> **Source passage**:
========================

I will begin by highlighting the problem that drives this amendment. Steve Webb, the Pensions Minister, commented at the end of the Public Bill Committee sessions:

“To be clear, if we thought everything was fine in the world of retirement income choices the FCA would not be doing a thematic review of annuity sales practices or a retirement income market study … those studies are being undertaken because we are aware that there have been problems in this market. We are prepared to introduce further measures, if that is what the studies suggest”.—[Official Report, Commons, Pensions Schemes Bill Committee, 4/11/14; col. 309.]

I believe that that is exactly what those two studies suggest. Since the Bill arrived in this House the FCA has in fact delivered its two reports: the thematic review of annuity sales practices and the interim report on the retirement income market study. Perhaps I may capture the essence of what it reported.

The review found that annuity sales practices were contributing to consumers not shopping around, buying the wrong type of annuity or missing out on a potentially higher income. The consumers’ tendency to buy from their existing pension provider weakens competition. The FCA identified the non-adherence by providers to the ABI’s own retirement choices code. In fact, the ABI urged the FCA to replace its code with regulation because it recognises that with the new freedoms more needs to be done.

========================

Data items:
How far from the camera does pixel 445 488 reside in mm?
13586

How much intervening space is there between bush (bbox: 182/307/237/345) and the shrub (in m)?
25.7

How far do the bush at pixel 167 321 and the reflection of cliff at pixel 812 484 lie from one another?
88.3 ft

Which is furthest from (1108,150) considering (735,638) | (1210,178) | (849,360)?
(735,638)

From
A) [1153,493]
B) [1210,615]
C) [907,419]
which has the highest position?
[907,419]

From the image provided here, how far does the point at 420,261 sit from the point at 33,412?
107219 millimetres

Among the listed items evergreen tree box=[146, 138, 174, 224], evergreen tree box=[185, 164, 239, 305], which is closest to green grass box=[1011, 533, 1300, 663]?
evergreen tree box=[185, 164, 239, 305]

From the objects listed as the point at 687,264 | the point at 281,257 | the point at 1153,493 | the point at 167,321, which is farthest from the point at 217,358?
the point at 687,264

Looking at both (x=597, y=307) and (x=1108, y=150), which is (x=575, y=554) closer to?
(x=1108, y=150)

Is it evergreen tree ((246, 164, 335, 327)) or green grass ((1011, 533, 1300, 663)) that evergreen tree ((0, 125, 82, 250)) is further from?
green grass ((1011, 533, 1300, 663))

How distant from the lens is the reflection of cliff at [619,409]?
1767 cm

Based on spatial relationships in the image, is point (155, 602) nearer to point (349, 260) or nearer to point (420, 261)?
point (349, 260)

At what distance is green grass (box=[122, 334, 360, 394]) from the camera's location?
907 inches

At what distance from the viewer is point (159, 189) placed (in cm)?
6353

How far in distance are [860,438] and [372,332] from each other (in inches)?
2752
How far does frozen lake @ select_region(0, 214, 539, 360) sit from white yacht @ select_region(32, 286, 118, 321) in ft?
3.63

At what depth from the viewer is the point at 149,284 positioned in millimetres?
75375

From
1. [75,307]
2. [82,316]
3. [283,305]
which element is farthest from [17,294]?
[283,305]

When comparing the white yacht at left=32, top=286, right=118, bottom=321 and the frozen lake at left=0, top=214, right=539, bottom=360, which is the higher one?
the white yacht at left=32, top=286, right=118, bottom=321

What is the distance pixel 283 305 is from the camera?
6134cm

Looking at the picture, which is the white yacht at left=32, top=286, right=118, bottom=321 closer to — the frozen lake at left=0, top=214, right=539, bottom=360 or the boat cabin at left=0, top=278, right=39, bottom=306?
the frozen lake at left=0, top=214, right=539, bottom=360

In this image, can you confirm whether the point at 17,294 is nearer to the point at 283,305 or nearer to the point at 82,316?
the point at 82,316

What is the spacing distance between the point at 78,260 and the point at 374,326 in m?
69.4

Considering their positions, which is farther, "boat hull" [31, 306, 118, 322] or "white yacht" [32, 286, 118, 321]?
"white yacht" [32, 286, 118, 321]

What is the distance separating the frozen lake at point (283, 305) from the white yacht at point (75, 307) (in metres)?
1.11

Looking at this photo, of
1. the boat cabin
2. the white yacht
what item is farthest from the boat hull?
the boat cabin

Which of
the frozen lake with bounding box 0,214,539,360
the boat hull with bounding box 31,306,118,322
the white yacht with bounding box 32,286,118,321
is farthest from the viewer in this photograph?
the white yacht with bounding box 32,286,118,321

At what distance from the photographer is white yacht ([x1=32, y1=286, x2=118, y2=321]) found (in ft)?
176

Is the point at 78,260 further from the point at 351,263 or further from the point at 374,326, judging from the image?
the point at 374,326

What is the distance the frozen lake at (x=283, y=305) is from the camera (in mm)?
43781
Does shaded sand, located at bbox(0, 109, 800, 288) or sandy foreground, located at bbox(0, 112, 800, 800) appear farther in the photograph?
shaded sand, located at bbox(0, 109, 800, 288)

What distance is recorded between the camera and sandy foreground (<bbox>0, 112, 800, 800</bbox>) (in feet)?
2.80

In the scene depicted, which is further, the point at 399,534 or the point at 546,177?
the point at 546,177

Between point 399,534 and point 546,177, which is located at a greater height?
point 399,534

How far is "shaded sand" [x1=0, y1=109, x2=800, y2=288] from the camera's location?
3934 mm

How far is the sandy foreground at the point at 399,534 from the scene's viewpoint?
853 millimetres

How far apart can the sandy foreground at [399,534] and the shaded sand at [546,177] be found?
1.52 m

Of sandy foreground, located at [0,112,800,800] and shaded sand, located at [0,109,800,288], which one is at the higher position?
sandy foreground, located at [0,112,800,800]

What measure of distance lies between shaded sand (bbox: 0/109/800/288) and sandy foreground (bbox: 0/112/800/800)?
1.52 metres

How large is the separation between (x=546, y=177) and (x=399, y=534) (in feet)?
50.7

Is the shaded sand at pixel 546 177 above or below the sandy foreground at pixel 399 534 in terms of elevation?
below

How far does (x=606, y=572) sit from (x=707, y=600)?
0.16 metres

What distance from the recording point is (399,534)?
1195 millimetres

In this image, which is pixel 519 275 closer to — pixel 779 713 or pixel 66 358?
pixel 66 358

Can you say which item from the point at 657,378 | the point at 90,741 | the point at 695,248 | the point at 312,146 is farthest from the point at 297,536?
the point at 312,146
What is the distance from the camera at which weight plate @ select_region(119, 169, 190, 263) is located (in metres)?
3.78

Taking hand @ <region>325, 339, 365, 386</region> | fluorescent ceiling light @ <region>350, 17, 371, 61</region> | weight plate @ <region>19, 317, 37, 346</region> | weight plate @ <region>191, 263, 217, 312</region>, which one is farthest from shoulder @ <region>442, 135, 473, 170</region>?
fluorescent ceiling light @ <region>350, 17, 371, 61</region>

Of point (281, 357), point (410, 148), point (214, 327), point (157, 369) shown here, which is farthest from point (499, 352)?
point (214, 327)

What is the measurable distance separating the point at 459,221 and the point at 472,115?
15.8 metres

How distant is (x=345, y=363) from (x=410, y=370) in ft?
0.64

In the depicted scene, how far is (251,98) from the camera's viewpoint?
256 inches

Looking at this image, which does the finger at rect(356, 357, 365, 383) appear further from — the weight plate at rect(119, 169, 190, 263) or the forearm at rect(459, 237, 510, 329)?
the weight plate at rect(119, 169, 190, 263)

========================

> **The tasks**:
**A.** In the pensions debate passage, write out the stretch from "The review found" through "to be done.".
**B.** Decide whether each statement agrees with the pensions debate passage, answering yes or no and quoting the words that settle it: (i) The FCA delivered its two reports after the Bill arrived in this House. (ii) The ABI asked the FCA to keep its code rather than replace it with regulation. (iii) Consumers' tendency to buy from their existing pension provider strengthens competition.

> **Full solutions**:
**A.**
The review found that annuity sales practices were contributing to consumers not shopping around, buying the wrong type of annuity or missing out on a potentially higher income. The consumers’ tendency to buy from their existing pension provider weakens competition. The FCA identified the non-adherence by providers to the ABI’s own retirement choices code. In fact, the ABI urged the FCA to replace its code with regulation because it recognises that with the new freedoms more needs to be done.

**B.**
(i) Yes: "Since the Bill arrived in this House the FCA has in fact delivered its two reports"
(ii) No: "the ABI urged the FCA to replace its code with regulation"
(iii) No: "The consumers’ tendency to buy from their existing pension provider weakens competition."